Implementing integrated reporting has its challenges, though. Adopters struggle with some of the concepts and requirements of the IR framework developed by the International Integrated Reporting Council (IIRC). Some of these challenges, along with suggestions for overcoming them and examples of good practice, are identified in the ACCA report Insights into integrated reporting 2.0: walking the talk.

The report draws on the experiences of participants in the IR Business Network, a forum for organisations committed to adopting the IR framework. For the second year running, ACCA has worked with the IIRC to review a sample of corporate reports produced by network participants. They found these companies have made ‘striking’ progress over the past year. Data quality has improved, for example, and organisations are applying performance measures in a more consistent way, providing better bases for comparison with other entities.

Integrated reporters still face areas of difficulty, however, with some new challenges identified this year. For example, some participants in the IR Business Network struggle to link their strategy to the way they use and manage their resources (known as ‘capitals’ under the IR framework). Materiality also causes headaches. For example, organisations don’t always explain their materiality determination process well, and it is not always clear that their reporting focuses on matters that substantively affect the organisation’s ability to create value in the short, medium and long term. Reporting on an organisation’s ‘outlook’ – the challenges and uncertainties that could affect delivery of the strategy and future performance – could also be tricky, as boards worry about sensitive information and managing stakeholder expectations.

Fundamental change

What is clear is that adopting integrated reporting has a real impact on organisations. Interviewee Russ Houlden, CFO of United Utilities, believes the major change that integrated reporting can bring to organisations is around integrated thinking. ‘That fundamentally changes the way we operate the business,’ he says. ‘In terms of the reporting, it gives all our stakeholders a little bit more of a broad understanding, so they can then engage with us on their specific topics. It gives them a broader feeling of the sort of responsible company we are and the way that we try to give the best service to customers by operating in a more integrated way.’ 

Yen-pei Chen, ACCA subject matter expert in integrated reporting, says: ‘It’s notable that integrated thinking is seen as an important aspect of integrated reporting. In some organisations, integrated thinking develops internally before integrated reporting is adopted. In others it is encouraged and supported by the integrated reporting process. There’s no right or wrong way.’

Chen is also encouraged by how integrated reporting is becoming embedded in some companies’ strategic planning processes. For example, life insurance, pension and asset management company Aegon has brought forward the timing of its materiality assessment – an important aspect of internal reporting – so its outcomes can inform its other internal processes. Previously, the company did its materiality assessment towards the end of the year, and reflected the outcomes in that year’s report, but there was too little time to formulate strategic or operational responses to the issues identified. 

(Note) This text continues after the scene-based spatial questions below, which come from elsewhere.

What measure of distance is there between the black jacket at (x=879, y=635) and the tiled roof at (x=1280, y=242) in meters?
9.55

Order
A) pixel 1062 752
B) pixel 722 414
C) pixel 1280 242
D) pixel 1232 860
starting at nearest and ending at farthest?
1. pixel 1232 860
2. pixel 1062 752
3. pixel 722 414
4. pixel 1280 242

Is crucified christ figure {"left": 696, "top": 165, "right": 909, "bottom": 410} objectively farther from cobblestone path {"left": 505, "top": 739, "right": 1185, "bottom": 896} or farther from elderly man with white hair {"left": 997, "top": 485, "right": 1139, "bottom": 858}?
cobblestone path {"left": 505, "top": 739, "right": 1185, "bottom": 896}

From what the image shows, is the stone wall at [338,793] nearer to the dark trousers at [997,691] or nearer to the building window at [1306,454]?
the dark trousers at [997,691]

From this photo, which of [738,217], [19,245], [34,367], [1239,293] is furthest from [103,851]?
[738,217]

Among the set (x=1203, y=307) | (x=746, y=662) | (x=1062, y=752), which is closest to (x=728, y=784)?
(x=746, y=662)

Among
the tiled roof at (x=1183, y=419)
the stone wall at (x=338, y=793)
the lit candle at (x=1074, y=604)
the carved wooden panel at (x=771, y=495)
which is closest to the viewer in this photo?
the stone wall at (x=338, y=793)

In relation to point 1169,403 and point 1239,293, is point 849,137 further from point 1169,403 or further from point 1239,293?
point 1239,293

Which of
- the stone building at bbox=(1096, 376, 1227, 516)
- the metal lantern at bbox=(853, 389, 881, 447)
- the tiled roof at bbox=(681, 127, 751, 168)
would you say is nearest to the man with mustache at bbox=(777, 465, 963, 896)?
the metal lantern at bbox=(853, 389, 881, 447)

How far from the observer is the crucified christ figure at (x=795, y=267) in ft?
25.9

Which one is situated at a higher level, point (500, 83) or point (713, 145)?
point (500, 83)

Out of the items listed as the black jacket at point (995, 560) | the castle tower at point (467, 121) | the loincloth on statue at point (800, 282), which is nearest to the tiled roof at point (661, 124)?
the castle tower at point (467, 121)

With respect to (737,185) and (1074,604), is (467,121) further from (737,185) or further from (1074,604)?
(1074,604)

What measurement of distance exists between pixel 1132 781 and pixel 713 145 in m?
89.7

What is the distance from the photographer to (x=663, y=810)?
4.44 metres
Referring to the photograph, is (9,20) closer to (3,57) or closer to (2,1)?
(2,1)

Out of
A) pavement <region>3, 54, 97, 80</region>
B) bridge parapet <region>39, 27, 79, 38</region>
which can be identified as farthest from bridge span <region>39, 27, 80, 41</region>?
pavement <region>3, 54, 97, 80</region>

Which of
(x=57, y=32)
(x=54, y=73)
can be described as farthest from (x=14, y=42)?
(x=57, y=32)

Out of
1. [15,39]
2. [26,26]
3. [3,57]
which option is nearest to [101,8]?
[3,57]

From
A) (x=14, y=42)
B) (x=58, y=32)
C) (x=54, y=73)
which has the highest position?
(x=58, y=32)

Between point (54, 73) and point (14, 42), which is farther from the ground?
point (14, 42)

Aegon has now changed the cycle, performing the materiality assessment at the end of the prior year. ‘We then use that as an input for our strategy cycle, which kicks off in January,’ says Marc van Weede, global head of strategy and sustainability at Aegon. ‘Then we have a whole year in which we go through our strategy planning and action planning and responses. So by the end of 2018, we will have a much better story about how we responded to those issues.’ 

The outcome of the materiality assessment now provides ‘a core input’ into Aegon’s strategic risk assessments, which are becoming a standard element in the strategy review process at group and business unit level. Van Weede sees this as a ‘more integrated approach’. He also believes conducting these strategic risk assessments in the right way should help with risk reporting.